夏以外は太陽の位置が低めで日中でも多少斜光気味になるが、日の高い夏はほぼトップ光。斜光や逆光を狙うには、朝夕に撮る必要がある。
理由3.とにかく暑すぎる!
日中は光が強いだけでなく、気温も極めて高くなる。そのため、集中して撮影するにはつらく、熱中症などになるリスクもある。それでも撮る場合は、十分な暑さ対策が必要だ。

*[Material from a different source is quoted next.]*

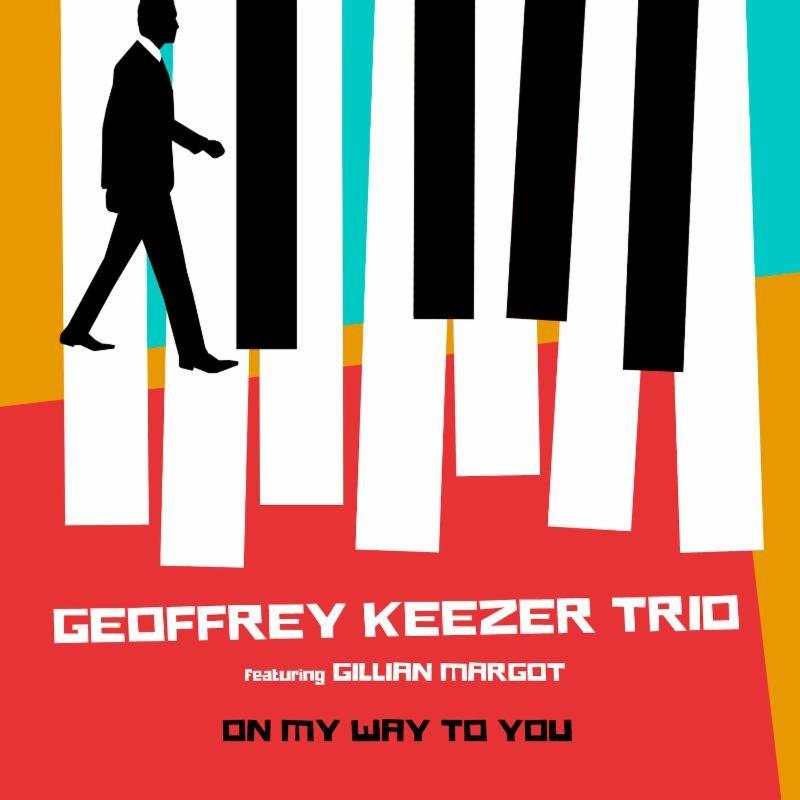 "Geoffrey Keezer Trio Returns With ""On My Way To You"" | Featuring: Gillian Margot"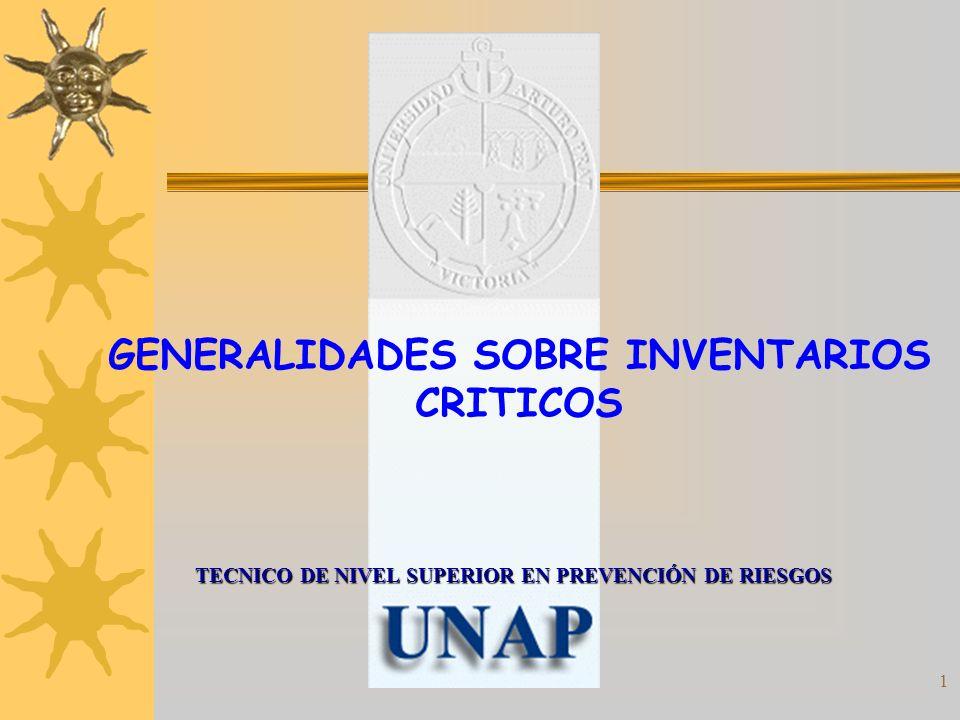 1 TECNICO DE NIVEL SUPERIOR EN PREVENCIÓN DE RIESGOS GENERALIDADES SOBRE INVENTARIOS CRITICOS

カメラを持って撮影しに行こう!という気も失せてしまう夏の暑さ……。
夕方の撮影
光の色や影の出方などの変化が面白い。夕方なら色の変化や立体感を生かして撮れる
夏の日中の光は強烈なトップ光で、被写体の色を鮮やかに見せるには最適。ただ、影は被写体の直下に付き、コントラストは高いが平面的な写りになりやすい。夕方は光の色が刻々と変わるほか、斜光になるので立体感があって変化に富んだ写真が狙える。日没後にも低速シャッターでのブレ表現を楽しめる。
夕焼けの太陽を狙っても面白い
赤く染まった夕焼けに加えて、太陽自体を狙っても面白い。手前にシルエットになる被写体を入れると、画面にメリハリが付く。
人物のシルエットを点景として使える
夕焼けはマイナスの補正で色が濃くなる。逆光気味でマイナス補正を行うので、手前にいる人物などはシルエットになる。点景として最適だ。
夕日に照らされる雲海なども狙える
夏の山は雲海が発生しやすい。夕方は、そうした雲海や霧などに赤く色付いた光が当たってドラマチックな写真が狙える。
◎夕方に撮りたい3つの理由
理由1. 美しい夕焼け空が狙える
夏は日中の気温が高いぶん、晴れていても適度に雲が出て夕焼けしやすい。風景では夕焼けの光が山や水面に当たって、独特な雰囲気が出せる。スナップ撮影でも、背景が色付いて夕暮れどきならではの写真に仕上げられる。
理由2. 逆光や斜光での撮影ができる
夏以外は日中でも逆光や斜光気味の写真を狙うことができるが、夏は朝夕しか撮れない。夕方なら、風景に立体感を出したり逆光でシルエット表現を狙ったりできるので、写真が単調になりにくく、撮影意図が反映しやすい。
光のグラデーションと長い影を狙う
逆光なら、シルエット表現や影を意識した写真が狙える。夕方でも夏場は光が強いので、強めにマイナスの露出補正を適用するのがポイント。
理由3.ブレを生かした撮影ができる
夏の空は日没後も長時間明るめだ。そのため、適度に背景などを見せながら街灯の光を生かしたり、鉄道やクルマをぶらしたりといった表現ができる。こうした時間帯は、ほかの季節では短く、夏ならではの写真が撮れる。
背景を適度に見せつつ鉄道をぶらす
街灯だけでは背景をはっきりと見せるのは難しいが、夏は日没後も空が適度に明るい。背景とぶれた鉄道をバランスのいい明るさで写せた。
夕方の時間が長いのもポイント!
日没前後の明るい時間帯は夏場だと長め
夏は日中の時間が長く、撮影場所にもよるが日没後も20時近くまで空が明るい。そのため、例えば15時以降を夕方と考えると、夏は夕方の時間が長く、無理して日中に撮影しなくても、十分な撮影時間を確保できる。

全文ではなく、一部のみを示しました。